AIM: To study the effect of ZD7288 on synaptic transmission in the pathway from perforant pathway (PP) fibers to CA3 region in rat hippocampus. METHODS: The extracellular recording technique in vivo was used to record the CA3 region field potentials. High-performance liquid chromatography (HPLC) with fluorescence detection was applied to measure the content of amino acids in hippocampal tissues. The effect of ZD7288 and CsCl on the amplitudes of population spike (PS) in CA3 region evoked by stimulation (0.5 Hz) of the perforant pathway (PP) fibers, and the content of amino acids in hippocampal tissue were observed. RESULTS: Microinjection of ZD7288 (20, 100 and 200 nmol) and CsCl (1, 5 and 10 micromol) into CA3 region decreased the population spike (PS) amplitudes in a dose-dependent manner. The inhibitory effects appeared at 5 min after microinjection and lasted at least 90 min.
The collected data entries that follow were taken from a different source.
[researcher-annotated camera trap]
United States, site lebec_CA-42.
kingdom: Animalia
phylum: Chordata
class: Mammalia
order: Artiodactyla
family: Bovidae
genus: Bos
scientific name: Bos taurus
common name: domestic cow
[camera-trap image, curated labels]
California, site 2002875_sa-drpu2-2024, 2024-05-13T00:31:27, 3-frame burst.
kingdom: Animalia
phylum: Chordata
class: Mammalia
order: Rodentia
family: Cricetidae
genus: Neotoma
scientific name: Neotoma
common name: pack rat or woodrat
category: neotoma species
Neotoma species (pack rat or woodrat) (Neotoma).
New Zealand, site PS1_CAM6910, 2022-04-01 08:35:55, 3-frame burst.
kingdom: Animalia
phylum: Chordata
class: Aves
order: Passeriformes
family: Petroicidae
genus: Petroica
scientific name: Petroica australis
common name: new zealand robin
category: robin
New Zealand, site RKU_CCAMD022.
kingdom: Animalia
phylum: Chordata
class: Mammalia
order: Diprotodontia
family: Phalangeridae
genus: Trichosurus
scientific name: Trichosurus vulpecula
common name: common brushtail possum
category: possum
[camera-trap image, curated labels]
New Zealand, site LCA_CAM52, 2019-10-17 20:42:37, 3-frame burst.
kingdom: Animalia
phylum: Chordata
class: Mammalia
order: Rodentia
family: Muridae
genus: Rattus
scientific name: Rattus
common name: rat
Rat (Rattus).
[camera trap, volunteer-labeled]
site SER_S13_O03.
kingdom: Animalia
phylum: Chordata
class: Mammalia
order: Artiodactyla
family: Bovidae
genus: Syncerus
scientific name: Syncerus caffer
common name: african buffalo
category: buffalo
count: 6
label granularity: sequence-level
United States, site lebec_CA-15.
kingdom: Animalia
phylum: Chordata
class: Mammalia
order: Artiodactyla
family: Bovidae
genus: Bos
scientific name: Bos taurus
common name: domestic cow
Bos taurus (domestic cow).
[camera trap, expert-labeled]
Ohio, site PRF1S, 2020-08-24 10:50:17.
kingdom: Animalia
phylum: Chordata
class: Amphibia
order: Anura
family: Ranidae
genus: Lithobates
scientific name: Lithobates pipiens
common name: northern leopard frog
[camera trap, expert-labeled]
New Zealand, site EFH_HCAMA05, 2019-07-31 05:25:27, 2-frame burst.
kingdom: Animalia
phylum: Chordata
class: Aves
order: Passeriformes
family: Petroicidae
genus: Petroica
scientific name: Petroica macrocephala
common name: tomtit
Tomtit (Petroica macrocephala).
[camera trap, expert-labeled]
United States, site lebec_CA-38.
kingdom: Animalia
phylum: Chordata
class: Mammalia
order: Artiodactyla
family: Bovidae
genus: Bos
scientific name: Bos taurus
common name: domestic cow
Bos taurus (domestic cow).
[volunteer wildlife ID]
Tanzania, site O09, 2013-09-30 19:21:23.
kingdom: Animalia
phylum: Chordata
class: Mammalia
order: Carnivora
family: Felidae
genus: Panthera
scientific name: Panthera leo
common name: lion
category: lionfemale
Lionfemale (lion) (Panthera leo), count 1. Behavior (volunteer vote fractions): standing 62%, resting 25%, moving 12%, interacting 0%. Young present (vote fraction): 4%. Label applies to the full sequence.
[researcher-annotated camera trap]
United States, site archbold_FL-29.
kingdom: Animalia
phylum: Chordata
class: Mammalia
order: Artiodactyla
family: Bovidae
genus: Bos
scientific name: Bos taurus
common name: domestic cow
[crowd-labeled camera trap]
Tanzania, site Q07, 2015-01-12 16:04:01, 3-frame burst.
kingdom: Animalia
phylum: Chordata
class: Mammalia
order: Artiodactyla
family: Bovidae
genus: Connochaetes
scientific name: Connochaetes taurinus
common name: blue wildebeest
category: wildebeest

In those rats treated with ZD7288 (100 nmol), the contents of glutamate, aspartate, glycine and GABA decreased significantly as compared to those of saline control (all P < 0.01, except P < 0.05 for that of glycine). A similar decrease in the contents of amino acids was observed when the rats were microinjected with CsCl (5 micromol). CONCLUSION; ZD7288 could obviously inhibit synaptic transmission in the pathway from PP fibers to CA3 region in rat hippocampus, and this action of ZD7288 may be associated with altered contents of amino acids.